• **CONSIGNE**:
Recopiez à l'identique le passage de l'extrait sur le roman Celle-là qui commence par « ENTRE RÊVES ET EAU, LA » et se poursuit jusqu'à « Lorelei de Celle-là. ».
++++ EXTRAIT FOURNI
Publié le 16 mars 2012 par Angèle Paoli
Catherine Weinzaepflen, Celle-là,
des femmes-Antoinette Fouque, 2012.


Lecture d’Angèle Paoli

Ma chambre -tait d-un jaune doux ni or ni citron
« j’ai rêvé d’une ville de lumière jaune de soleil
dans la maison où j’habitais avant
ma chambre était d’un jaune doux ni or ni citron
orpiment peut-être »
Aquatinte numérique, G.AdC


ENTRE RÊVES ET EAU, LA FUGITIVE

   Entre rêves et eau. Elle est « Celle-là ». La femme sans nom du dernier roman de Catherine Weinzaepflen, celle qui deviendra, au cours de son errance, la Lorelei de Celle-là.
++++++++
++++ DONNÉES FOURNIES
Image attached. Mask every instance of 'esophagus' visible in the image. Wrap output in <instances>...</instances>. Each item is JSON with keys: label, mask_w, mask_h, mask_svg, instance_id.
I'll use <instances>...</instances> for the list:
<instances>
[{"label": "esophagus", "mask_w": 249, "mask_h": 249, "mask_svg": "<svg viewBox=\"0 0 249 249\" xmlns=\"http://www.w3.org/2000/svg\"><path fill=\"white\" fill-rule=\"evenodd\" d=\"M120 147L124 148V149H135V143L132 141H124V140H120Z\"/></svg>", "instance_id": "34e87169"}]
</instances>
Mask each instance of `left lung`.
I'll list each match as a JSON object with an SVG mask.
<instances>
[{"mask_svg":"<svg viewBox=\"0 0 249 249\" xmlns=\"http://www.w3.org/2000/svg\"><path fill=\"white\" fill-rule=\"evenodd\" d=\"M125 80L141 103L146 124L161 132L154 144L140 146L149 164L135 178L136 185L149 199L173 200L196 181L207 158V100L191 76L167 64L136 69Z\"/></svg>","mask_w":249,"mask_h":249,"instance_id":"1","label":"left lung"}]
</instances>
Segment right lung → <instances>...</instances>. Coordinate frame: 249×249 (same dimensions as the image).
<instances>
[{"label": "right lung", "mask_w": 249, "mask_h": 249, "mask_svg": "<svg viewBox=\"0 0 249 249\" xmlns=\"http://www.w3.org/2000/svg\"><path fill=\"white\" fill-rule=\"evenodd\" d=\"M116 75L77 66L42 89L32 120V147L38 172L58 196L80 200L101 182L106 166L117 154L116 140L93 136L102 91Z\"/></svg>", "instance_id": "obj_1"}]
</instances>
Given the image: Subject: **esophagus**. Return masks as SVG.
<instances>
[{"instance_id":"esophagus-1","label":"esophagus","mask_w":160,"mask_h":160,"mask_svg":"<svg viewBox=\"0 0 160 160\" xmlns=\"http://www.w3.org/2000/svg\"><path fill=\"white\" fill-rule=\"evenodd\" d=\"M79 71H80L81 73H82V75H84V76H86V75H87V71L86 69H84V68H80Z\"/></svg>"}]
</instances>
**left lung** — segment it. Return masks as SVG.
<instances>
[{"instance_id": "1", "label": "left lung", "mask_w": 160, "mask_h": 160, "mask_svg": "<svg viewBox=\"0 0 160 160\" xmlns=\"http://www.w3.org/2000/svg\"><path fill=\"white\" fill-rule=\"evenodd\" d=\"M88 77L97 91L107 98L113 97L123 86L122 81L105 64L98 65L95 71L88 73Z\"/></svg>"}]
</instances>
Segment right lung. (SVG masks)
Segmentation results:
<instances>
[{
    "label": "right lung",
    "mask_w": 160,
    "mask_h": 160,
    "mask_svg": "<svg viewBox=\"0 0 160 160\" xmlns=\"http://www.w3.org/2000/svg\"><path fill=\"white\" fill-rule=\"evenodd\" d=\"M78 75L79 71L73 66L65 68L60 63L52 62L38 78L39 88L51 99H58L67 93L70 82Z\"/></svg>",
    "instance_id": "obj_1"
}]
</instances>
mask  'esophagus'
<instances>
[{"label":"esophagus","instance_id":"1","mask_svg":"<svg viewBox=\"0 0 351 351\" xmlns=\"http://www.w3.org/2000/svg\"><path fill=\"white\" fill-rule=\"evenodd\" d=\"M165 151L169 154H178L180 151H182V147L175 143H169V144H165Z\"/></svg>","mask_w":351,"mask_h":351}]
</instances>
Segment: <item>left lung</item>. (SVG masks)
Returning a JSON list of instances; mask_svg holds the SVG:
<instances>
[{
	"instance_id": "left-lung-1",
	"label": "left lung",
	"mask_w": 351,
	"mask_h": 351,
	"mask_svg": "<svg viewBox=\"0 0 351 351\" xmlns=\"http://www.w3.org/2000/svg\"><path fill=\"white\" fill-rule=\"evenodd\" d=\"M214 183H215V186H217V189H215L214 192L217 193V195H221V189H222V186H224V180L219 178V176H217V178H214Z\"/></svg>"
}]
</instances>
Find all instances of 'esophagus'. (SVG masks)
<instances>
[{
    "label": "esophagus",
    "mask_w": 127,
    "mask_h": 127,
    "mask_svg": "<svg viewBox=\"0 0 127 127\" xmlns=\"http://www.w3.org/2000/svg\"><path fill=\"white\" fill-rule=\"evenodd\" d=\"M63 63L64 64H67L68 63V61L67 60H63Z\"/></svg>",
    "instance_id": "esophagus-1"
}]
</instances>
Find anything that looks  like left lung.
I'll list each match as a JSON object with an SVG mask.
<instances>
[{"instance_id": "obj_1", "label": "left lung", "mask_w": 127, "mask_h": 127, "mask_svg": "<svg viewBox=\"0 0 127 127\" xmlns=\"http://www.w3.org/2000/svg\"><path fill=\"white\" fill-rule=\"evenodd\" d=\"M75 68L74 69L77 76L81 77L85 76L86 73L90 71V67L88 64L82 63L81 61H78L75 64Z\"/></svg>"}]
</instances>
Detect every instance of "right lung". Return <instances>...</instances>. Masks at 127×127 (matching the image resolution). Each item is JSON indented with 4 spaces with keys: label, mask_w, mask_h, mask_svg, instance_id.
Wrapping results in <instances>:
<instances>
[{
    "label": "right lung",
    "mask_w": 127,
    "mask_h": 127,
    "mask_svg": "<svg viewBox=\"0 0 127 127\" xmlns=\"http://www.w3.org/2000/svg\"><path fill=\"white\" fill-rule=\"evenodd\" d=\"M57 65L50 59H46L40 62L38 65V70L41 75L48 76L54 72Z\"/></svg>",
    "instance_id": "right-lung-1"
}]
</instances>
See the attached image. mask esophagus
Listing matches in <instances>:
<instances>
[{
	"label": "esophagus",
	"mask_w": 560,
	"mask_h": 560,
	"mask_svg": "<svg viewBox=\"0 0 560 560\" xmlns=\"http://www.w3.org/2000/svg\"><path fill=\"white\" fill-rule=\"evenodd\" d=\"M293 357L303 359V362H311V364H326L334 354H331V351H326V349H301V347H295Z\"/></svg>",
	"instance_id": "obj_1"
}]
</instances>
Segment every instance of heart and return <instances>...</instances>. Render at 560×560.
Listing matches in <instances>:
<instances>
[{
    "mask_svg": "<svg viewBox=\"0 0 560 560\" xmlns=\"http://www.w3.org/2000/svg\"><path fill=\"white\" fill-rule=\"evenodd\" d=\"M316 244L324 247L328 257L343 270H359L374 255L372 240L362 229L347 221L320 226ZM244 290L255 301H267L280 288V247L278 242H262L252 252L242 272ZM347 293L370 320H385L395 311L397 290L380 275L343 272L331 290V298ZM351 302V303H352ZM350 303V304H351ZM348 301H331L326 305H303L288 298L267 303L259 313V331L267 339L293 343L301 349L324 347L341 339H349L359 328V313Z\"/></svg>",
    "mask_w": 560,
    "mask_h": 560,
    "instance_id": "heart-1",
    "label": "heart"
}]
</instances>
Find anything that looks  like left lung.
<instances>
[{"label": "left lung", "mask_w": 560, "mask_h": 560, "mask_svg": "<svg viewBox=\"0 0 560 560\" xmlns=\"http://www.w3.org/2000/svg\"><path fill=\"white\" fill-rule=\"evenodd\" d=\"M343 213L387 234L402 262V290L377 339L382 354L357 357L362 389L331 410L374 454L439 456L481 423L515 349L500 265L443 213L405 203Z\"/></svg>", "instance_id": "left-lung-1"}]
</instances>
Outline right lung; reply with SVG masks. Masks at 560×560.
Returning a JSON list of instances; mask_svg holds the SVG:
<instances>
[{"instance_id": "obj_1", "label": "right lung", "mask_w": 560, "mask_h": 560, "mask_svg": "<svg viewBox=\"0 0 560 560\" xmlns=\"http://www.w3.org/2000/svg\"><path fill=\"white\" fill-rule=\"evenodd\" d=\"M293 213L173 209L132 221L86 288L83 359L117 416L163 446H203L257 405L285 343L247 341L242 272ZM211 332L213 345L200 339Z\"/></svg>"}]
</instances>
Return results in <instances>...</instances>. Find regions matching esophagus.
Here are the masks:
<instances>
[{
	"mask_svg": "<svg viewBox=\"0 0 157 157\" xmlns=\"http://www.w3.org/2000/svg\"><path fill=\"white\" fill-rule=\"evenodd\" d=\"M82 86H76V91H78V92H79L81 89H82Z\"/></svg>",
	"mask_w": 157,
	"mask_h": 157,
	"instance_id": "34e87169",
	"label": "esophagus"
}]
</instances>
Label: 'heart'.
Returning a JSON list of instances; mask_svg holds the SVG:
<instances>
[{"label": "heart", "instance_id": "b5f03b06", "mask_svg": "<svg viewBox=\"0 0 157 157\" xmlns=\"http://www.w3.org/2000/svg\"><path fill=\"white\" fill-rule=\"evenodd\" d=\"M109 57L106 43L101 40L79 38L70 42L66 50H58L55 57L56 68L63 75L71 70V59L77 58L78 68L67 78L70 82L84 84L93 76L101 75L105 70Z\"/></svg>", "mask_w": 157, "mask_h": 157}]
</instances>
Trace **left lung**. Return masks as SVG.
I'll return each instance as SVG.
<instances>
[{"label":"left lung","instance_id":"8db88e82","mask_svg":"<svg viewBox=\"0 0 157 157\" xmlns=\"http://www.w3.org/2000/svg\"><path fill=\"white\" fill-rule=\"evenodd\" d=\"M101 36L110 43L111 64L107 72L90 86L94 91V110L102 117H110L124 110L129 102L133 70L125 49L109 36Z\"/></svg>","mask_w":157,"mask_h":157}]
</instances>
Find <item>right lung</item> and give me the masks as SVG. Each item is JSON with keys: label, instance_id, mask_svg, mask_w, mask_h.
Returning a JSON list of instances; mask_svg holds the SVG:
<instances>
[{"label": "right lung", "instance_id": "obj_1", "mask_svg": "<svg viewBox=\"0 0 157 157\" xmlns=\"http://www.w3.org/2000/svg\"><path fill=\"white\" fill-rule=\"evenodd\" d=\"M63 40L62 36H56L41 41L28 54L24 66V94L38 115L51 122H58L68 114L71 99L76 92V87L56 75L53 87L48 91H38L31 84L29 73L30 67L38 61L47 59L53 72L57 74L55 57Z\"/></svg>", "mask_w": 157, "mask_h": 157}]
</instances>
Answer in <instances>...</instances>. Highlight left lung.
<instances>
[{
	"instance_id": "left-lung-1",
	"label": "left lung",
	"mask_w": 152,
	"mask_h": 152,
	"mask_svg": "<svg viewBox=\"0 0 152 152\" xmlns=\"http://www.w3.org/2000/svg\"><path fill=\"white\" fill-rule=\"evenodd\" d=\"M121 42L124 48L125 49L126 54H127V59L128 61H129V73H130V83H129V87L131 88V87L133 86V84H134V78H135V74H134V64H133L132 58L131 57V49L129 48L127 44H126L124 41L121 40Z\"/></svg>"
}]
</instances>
++++++++
• **RÉPONSE ATTENDUE**:
ENTRE RÊVES ET EAU, LA FUGITIVE

   Entre rêves et eau. Elle est « Celle-là ». La femme sans nom du dernier roman de Catherine Weinzaepflen, celle qui deviendra, au cours de son errance, la Lorelei de Celle-là.